Vraag: Was het een systeem van 'double transposition'?
Antwoord: Ja.
Vraag: Hoe moest u zich bekendmaken? Hoe wist men in Engeland, dat de telegrammen van Van Hamel kwamen?
Antwoord: Men had de roepletters.
Vraag: Wat hebt u gedaan met de zender (na de arrestatie van Lodo van Hamel)?
Antwoord: Niets.
Vraag: Hebt u die laten staan?
Antwoord: Ja.
Vraag: En bent u blijven doorzenden?
Antwoord: Ja, gewoon.
Vraag: Wie volgde Van Hamel op?
Antwoord: Van Gruting.
Vraag: Had het bericht uit Engeland over de beschieting van het watervliegtuig voor u niet een reden moeten zijn om hetzij de zender ergens anders heen te brengen, hetzij een tijdlang met zenden te stoppen, omdat u vermoeden kon, dat er iets gebeurd was?
Antwoord: Wij hadden ook onze veiligheidsmaatregelen genomen.

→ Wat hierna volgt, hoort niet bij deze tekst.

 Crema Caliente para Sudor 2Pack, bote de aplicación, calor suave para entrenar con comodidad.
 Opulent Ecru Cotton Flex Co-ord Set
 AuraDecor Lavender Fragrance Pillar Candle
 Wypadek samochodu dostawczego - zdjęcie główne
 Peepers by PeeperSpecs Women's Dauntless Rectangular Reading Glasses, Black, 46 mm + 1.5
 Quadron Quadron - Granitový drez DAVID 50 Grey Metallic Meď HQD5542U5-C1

De zender was ingebouwd tussen de vloer. Toen de Duitsers later een inval deden bij ons, hebben zij niets gevonden.
Vraag: Wanneer is de inval van de Duitsers gekomen?

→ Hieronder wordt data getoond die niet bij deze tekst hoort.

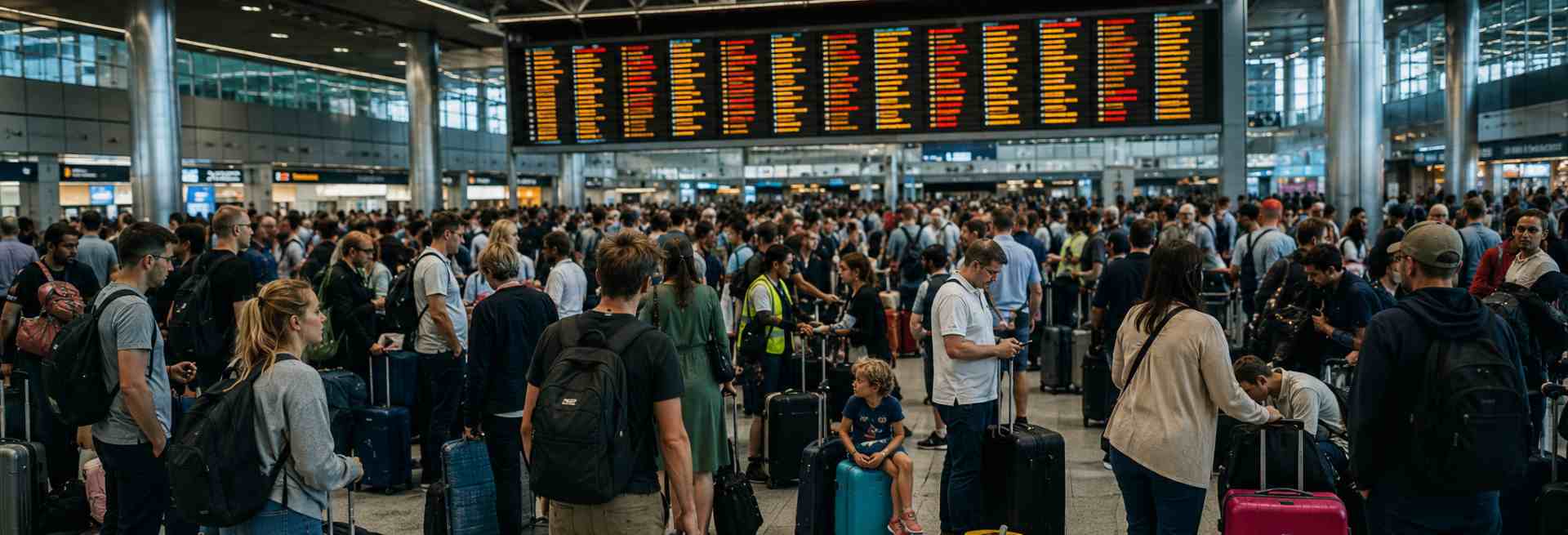 Manchester Airport Flight Delays: 20+ Departures Hit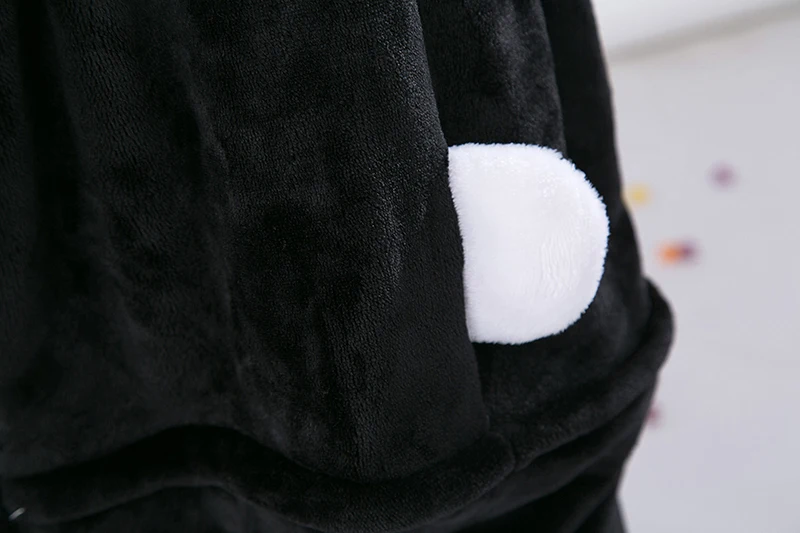 Детская Пижама комбинезон в виде панды черно белая с мультяшным животным одежда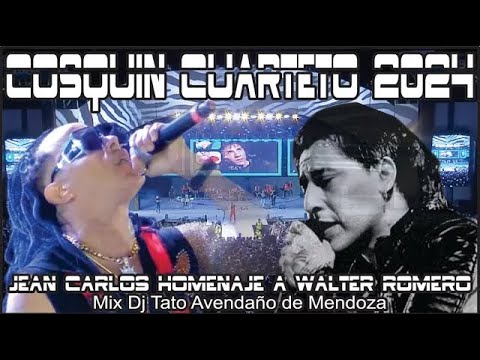 Jean Carlos - Homenaje a Walter Romero ex Banda XXI   Mix de Éxitos en Vivo | Dj Tato Avendaño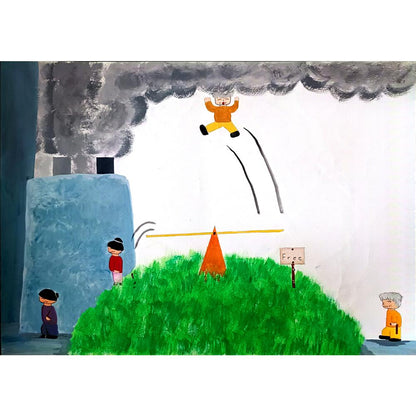 Chau Tsz Man 35x25cm Orijinal Karikatür BOD01022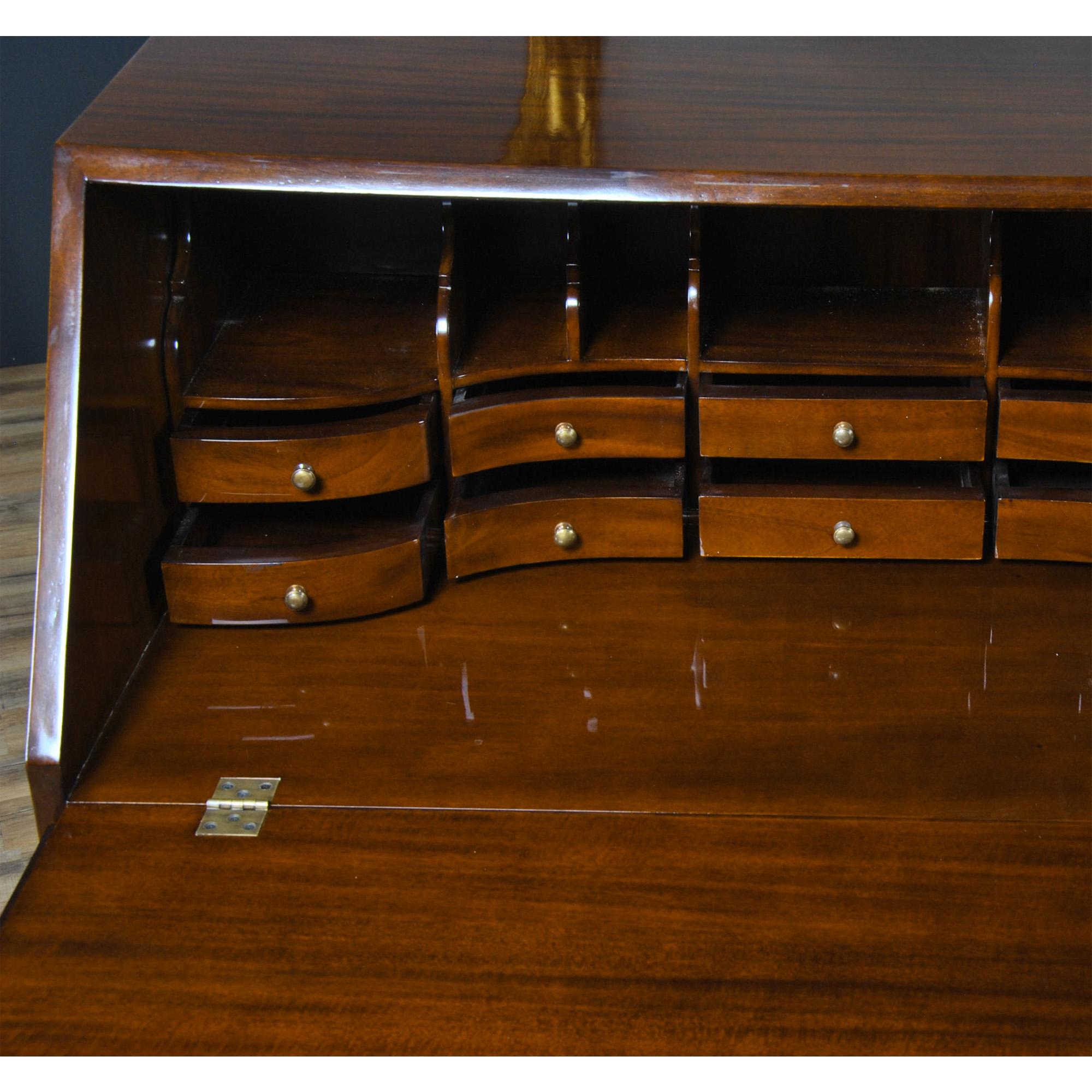 Contemporary Mahogany Secretary Desk For Sale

Antwoord: Een dag of 10 later (na de arrestatie van Lodo van Hamel) in elk geval na 21 October, ik meen een week later, 28 October.
Vraag: Bent u toen ook gearresteerd?
Antwoord: Neen, de Duitsers hadden geen verdenking tegen mij. Mijn schoonvader en mijn vrouw zijn gearresteerd door een toevallige oorzaak. Wij werkten in de regel 's nachts nogal laat en zo had mijn vrouw eens gezegd: Ik zou het wel op prijs stellen dat Morseschrift te leren, dan kan ik je taak eens overnemen. Zij heeft toen mijn Morse Alphabet overgenomen. Zij was typiste bij Rijkswaterstaat en was op kantoor bezig, dat alphabet in haar hoofd te pompen. Toen de Duitsers bij ons kwamen hebben zij in haar tasje dat Morse alphabet gevonden. Zij dachten toen: dat is de telegrafiste. Mijn vrouw is gearresteerd, maar mij hebben zij laten lopen, tenminste 2 dagen. In die tijd heb ik de antenne, de aardleiding en wat er verder bij hoorde afgebroken en heb de zender gebracht naar een vriend,
A.J.J. Buijs in Amsterdam, die er mee doorgegaan is. De volgende morgen zou ik bij mijn ouders in Brabant onderduiken, maar 's nachts kwamen de Duitsers mij halen. Ik was 6 uur te laat.